Curioso. Me sentía sola pero no quería que nadie se aproximara a mi, quería estarlo. Quería estar sola. Así me sentía y no entendía el porqué. 

Tenía una angustia terrible, me dolía el pecho muchísimo, no podía casi respirar. 

Yo me sentía tan enormemente mal que no quería ni abrir la puerta a mi madre, y eso que con ella siempre he tenido confianza para hablar de cualquier cosa que me sucedía. Pero esto era completamente diferente, esto no me había pasado nunca y yo no sabía qué sucedía, y mucho menos el porqué. Sólo sabía que tenía ganas de llorar y de estar sola, y no quería que nadie me encontrara.

Tardé un poco pero al final abrí la puerta. Mi madre me abrazó y me dijo si yo sabía que ella me quería. Yo le dije que sí, supongo, no lo recuerdo bien. Pero para mí no bastaba. No me sentía completa.

Con el tiempo fui entendiendo lo que me pasaba, o mejor dicho, la etiqueta o nombre que un psicólogo infantil le puso a lo que me pasaba. Tenía ansiedad.

Yo en aquella consulta no sabía ni lo que hacía. Intentaba entender quién era ese hombre al que nunca había visto y porqué me hablaba así de esa manera tan pausada y tan bajito, con esa voz tan tranquila y un tono suave como si me fuera a romper en cualquier momento.

Era, a ojos de ese extraño, como una copa de cristal que en cualquier momento se puede caer y romper en mil pedazos. Así actuaba conmigo.

Y es que quizá era eso en realidad lo que estaba pasando conmigo. Me estaba rompiendo en mil trozos pequeñitos y no había manera de recomponerme. Al menos, no era posible con mis propias fuerzas, ni tan siquiera parecía que lo que el hombre decía tuviera sentido. No para una adolescente que no entiende nada del mundo adulto.
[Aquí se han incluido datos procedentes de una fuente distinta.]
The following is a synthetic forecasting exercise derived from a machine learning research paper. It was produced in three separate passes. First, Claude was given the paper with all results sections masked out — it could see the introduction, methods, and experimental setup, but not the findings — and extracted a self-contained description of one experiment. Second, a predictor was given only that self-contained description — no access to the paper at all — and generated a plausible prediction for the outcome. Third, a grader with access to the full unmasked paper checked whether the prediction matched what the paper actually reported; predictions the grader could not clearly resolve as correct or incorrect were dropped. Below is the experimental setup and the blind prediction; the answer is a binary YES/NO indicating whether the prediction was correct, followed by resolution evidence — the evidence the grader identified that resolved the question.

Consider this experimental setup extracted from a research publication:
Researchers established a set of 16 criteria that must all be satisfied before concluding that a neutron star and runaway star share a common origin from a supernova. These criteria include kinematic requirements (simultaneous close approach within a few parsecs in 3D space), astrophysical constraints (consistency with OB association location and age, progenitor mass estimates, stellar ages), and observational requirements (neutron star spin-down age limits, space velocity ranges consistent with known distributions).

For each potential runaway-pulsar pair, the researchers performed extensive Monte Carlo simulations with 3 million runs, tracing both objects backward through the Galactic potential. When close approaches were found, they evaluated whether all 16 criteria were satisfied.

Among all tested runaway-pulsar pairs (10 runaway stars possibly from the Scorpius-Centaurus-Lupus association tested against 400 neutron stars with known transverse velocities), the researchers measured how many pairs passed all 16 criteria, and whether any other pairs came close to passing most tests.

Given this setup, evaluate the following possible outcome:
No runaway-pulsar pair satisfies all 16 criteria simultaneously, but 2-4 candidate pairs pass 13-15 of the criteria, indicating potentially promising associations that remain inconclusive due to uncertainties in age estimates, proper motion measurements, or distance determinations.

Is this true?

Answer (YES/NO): NO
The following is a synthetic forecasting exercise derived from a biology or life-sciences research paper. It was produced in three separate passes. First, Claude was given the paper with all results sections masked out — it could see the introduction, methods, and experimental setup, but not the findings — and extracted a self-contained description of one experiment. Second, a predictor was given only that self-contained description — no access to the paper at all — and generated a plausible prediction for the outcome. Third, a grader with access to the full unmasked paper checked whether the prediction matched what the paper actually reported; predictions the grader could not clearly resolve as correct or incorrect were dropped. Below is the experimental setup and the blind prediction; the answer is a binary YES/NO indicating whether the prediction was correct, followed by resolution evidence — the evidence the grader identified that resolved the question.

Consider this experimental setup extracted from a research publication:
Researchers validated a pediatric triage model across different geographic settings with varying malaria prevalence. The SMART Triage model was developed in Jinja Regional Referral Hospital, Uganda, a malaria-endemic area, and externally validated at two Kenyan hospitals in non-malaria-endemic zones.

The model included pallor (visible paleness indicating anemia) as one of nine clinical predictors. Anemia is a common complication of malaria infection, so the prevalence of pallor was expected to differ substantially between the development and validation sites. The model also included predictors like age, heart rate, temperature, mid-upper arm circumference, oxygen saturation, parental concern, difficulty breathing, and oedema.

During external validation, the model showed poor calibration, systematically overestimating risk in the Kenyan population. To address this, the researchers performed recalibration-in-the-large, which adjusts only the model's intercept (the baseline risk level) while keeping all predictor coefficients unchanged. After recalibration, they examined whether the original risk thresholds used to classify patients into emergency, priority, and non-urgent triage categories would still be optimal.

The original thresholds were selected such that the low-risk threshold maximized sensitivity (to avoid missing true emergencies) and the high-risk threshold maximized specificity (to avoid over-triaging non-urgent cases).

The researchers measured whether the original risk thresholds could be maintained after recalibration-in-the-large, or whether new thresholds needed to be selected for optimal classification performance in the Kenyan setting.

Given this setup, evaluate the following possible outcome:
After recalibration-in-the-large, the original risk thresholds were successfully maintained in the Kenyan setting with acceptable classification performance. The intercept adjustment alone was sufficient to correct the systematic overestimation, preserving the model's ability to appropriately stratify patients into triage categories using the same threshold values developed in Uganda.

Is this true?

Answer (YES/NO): NO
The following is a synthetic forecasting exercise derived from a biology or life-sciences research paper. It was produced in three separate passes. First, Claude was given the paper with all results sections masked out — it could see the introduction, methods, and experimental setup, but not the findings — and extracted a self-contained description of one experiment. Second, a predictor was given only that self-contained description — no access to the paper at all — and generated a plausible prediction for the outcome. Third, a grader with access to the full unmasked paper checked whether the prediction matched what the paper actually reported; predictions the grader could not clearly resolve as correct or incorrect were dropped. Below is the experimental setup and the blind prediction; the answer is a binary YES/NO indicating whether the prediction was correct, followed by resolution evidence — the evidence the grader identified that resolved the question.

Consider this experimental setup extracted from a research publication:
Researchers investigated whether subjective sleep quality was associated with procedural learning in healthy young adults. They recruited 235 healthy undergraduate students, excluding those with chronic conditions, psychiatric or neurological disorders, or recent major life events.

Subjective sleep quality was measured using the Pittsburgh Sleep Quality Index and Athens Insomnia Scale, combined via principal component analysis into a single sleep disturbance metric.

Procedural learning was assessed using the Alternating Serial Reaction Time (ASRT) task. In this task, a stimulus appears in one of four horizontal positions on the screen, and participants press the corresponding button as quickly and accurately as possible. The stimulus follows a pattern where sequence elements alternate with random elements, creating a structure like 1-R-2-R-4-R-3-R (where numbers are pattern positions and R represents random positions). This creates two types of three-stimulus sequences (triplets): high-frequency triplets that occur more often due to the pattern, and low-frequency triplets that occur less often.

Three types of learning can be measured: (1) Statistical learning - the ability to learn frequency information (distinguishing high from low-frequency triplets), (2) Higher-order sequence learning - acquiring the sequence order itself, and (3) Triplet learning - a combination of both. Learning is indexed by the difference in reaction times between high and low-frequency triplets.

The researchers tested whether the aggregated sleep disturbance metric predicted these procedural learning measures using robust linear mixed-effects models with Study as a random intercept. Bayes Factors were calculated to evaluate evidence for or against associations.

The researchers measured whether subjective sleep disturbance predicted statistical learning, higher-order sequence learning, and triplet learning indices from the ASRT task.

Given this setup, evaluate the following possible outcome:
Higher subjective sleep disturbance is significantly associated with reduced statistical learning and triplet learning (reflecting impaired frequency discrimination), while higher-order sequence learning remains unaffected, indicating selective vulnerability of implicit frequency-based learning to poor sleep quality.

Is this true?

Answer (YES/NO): NO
El psicólogo le aconsejó a mi madre que me llevara a lugares donde hubiera más niños y niñas de mi edad, algo así como campamentos, colonias, cumpleaños, fiestas, esplais… donde poder relacionarme con alguien más a parte de con mi propia familia.

Pero yo eso ya lo había vivido. No había funcionado. 

Yo me preguntaba porqué nadie había contado conmigo a la hora de llevarme a un sitio lleno de “gente” que no conocía de nada. ¿Porqué pensaba ese hombre que yo iba a estar mejor, a sentirme menos sola si estaba rodeada de otras personas?. Esas personas siempre me habían rehuido. Por lo que sea. Aún hoy, esta misma mañana que he estado en un cursillo de trabajo, ha sucedido. ¿Porqué iba a ser diferente?. 

Sigue sucediendo. La gente sigue rehuyéndome. Y no sé el porqué.

Como ya debéis suponer, eso no me ayudó en nada. Quizá tuvo el efecto contrario más bien, pues el hecho de estar mucho tiempo rodeada de otras personas a las que no conocía de nada todavía agravaba más mi sentimiento de soledad, pues uno de mis problemas era precisamente que me costaba entablar conversación con personas cuando había mucha gente alrededor. 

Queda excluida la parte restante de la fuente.